“Non sono un fan di Giorgio Diritti, non ne ho mai fatto mistero. Ma stavolta devo ammettere che mi ha sbalordito.”.
Con queste parole il direttore della Mostra Alberto Barbera aveva presentato Lubo, nuovo e forse ultimo film di Giorgio Diritti, fresco vincitore del David alla miglior regia per Volevo nascondermi, capolavoro assoluto.
Lubo prende il nome del suo protagonista, interpretato da Franz Rogowski, ormai attore feticcio dei film d’essay europei. Lubo è uno jenisch che vive da nomade nella propria carovana insieme alla famiglia. Sono artisti di strada itineranti che vagano per la Svizzera mantenendosi coi pochi spiccioli che guadagnano dalle esibizioni. Ricordano molto gli erranti de Il settimo sigillo di Bergman.
Siamo nel 1939 quando Lubo viene chiamato alle armi a difendere i confini svizzeri alla vigilia del conflitto mondiale. La storia si protrarrà sino al 1959.
Lubo di Diritti è il primo film italiano a superare le tre ore di durata nella sua versione destinata alla sala da quarant’anni a questa parte, il suo predecessore era stato L’albero degli zoccoli di Olmi, Palma d’Oro nel ’78. Per essere gentili, almeno un’ora e mezza di Lubo è del tutto superflua.

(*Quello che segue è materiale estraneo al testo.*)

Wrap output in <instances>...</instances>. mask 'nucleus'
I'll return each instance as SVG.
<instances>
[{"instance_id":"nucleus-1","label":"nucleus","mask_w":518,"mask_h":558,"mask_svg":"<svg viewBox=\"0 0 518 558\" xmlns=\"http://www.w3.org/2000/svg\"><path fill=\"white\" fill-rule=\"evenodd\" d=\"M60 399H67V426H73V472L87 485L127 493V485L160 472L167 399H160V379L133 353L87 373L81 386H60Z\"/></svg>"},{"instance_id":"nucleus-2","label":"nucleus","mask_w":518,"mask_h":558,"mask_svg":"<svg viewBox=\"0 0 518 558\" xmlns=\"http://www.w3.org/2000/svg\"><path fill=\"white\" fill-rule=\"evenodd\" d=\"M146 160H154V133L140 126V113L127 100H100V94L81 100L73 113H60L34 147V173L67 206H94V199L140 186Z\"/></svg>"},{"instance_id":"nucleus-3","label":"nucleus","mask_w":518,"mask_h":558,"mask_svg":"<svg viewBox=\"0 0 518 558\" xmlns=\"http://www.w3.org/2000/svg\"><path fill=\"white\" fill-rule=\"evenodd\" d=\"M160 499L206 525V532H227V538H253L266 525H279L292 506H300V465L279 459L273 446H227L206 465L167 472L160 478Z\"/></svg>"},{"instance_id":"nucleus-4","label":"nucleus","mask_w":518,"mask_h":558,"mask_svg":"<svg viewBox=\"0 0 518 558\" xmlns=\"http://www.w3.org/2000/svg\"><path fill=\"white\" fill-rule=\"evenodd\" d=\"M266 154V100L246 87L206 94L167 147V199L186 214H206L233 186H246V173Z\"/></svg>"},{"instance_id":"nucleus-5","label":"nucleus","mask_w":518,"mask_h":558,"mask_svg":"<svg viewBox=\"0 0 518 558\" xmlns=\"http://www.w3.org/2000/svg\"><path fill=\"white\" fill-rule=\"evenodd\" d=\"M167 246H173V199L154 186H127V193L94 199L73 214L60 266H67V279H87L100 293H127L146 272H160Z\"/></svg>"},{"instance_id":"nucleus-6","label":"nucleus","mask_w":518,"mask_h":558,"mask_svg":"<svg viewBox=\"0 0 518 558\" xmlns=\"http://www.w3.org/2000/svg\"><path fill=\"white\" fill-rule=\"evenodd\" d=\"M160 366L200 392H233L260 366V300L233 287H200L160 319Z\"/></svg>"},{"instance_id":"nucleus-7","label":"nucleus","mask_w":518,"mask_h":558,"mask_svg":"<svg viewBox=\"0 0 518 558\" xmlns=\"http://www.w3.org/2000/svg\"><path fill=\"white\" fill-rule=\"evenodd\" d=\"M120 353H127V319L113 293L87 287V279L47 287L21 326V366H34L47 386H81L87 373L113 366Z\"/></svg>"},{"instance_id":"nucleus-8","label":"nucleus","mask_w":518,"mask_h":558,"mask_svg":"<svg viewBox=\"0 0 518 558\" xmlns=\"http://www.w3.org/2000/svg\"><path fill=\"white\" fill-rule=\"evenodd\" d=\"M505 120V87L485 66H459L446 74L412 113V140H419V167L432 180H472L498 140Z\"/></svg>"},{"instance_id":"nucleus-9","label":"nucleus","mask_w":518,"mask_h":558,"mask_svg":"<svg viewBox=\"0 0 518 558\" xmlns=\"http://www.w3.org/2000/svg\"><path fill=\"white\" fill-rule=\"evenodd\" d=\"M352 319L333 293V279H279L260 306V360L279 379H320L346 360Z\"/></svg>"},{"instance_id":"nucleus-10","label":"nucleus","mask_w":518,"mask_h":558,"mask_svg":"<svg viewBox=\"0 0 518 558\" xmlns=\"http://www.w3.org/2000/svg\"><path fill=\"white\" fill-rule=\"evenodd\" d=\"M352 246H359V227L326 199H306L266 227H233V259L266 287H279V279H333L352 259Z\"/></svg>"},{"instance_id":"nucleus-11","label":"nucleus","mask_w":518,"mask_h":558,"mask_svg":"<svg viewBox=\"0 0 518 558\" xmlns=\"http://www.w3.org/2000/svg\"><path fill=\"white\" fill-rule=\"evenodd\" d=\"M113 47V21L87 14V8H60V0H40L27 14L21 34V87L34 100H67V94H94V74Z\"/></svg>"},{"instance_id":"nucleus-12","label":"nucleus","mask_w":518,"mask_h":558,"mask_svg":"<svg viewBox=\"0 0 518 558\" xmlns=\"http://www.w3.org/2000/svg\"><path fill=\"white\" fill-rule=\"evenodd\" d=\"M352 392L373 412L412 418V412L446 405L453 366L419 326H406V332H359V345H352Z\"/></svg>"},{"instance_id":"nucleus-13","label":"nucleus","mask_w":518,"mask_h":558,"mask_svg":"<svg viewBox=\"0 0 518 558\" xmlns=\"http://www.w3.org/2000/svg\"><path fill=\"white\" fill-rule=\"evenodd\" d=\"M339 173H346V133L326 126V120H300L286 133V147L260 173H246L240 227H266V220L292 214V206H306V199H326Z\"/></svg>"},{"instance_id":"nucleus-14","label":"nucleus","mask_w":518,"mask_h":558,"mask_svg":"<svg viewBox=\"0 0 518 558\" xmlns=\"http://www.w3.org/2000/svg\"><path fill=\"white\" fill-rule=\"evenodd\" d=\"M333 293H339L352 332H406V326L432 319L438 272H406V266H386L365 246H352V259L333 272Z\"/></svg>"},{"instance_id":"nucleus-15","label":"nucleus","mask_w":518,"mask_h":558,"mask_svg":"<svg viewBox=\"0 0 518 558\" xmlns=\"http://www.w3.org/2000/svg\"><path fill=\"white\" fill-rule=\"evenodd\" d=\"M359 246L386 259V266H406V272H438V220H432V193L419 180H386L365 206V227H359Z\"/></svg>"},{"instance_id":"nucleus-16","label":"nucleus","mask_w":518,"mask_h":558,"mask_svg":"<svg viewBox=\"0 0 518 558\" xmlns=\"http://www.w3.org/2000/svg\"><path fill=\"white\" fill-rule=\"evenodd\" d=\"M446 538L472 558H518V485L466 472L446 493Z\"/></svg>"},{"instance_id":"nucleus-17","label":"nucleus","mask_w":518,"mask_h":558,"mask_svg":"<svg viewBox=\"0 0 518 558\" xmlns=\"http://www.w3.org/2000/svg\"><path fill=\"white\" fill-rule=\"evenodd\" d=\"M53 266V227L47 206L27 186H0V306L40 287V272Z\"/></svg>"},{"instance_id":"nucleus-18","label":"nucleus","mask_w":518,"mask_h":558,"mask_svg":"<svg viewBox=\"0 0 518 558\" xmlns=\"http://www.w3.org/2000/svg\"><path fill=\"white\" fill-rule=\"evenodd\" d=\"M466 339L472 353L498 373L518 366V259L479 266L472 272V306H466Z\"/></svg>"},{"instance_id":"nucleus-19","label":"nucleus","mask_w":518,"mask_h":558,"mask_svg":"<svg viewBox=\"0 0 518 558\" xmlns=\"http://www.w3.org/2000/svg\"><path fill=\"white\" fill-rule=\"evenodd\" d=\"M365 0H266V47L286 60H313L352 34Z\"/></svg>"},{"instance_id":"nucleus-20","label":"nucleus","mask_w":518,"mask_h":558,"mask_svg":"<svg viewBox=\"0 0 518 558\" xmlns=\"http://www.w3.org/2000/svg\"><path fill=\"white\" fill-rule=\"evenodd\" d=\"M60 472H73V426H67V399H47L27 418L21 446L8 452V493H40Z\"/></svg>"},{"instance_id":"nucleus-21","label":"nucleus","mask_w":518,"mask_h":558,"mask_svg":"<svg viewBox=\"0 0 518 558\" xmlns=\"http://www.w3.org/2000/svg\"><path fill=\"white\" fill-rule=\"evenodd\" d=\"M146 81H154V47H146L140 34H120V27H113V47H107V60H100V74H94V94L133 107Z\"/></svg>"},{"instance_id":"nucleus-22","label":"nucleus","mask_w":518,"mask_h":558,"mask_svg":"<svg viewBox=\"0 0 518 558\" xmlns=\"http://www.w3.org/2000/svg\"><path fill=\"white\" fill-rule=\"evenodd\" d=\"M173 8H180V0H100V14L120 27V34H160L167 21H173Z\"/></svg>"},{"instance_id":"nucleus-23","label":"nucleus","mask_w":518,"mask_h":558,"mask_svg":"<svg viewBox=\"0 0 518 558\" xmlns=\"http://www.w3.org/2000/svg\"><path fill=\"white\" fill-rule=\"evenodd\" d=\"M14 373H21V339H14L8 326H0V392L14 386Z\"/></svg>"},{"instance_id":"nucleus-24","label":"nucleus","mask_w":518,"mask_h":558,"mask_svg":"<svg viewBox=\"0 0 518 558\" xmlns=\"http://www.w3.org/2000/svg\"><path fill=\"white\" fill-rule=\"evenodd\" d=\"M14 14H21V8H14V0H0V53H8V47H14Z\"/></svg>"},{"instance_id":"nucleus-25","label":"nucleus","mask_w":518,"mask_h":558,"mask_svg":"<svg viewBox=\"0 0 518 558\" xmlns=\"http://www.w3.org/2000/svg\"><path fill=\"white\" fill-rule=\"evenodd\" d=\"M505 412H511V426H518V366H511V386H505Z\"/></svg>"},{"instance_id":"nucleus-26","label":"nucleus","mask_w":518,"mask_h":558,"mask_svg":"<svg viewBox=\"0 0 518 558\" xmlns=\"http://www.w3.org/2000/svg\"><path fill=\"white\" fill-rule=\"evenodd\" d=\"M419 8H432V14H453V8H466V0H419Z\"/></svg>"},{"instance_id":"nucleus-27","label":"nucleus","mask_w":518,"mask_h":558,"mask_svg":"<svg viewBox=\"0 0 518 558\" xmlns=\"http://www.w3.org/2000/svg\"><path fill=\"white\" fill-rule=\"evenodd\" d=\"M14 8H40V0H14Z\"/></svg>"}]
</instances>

Ci mette ben due ore a capire di cosa voglia effettivamente parlare, quando è troppo tardi per sviscerare una tematica. Definire anche in poche righe la trama del film risulta complicato, perché non c’è narrazione fino alla fine.
Lubo lo jenisch si toglie di dosso questi panni dopo cinque minuti di film, diventa prima soldato, poi commerciante, infine detenuto. Tre metamorfosi dettate solo dalla casualità, forse anche dal volersi attenere a una storia vera, sempre che il film sia tratto da un evento realmente accaduto.
Al termine della proiezione alla Mostra, la maggior parte delle discussioni vertevano sul capire cosa andasse effettivamente tagliato dal film per conferirgli una forma più quadrata. Il problema, purtroppo, è che anche tagliando via un’ora di film, Lubo avrebbe comunque un problema, un peccato originale: non ha anima.
L’unico fattore, leggendo tra le righe, che giustifica il concepimento del film è con ogni probabilità una mera fascinazione per il contesto storico della Svizzera durante la guerra e per il mondo jenisch, che, ribadiamolo, viene liquidato in un paio di scene.
È quello il fascino del racconto, l’emarginato, il nomade che si fa borghese, ricorrendo a nefandezze di varie entità. Decine di sequenze sulla sua vita da mercante, piuttosto che sulla sua storia d’amore con la donna delle pulizie di un albergo nel Cantone italiano non fanno altro che appiattire la narrazione.
In molti a Venezia avremmo voluto evitare di demolire Lubo, per rispetto nei confronti del suo autore, ma è inevitabile. Diritti in conferenza stampa ha parlato chiaramente di ritiro, un gran peccato chiudere così una grande carriera.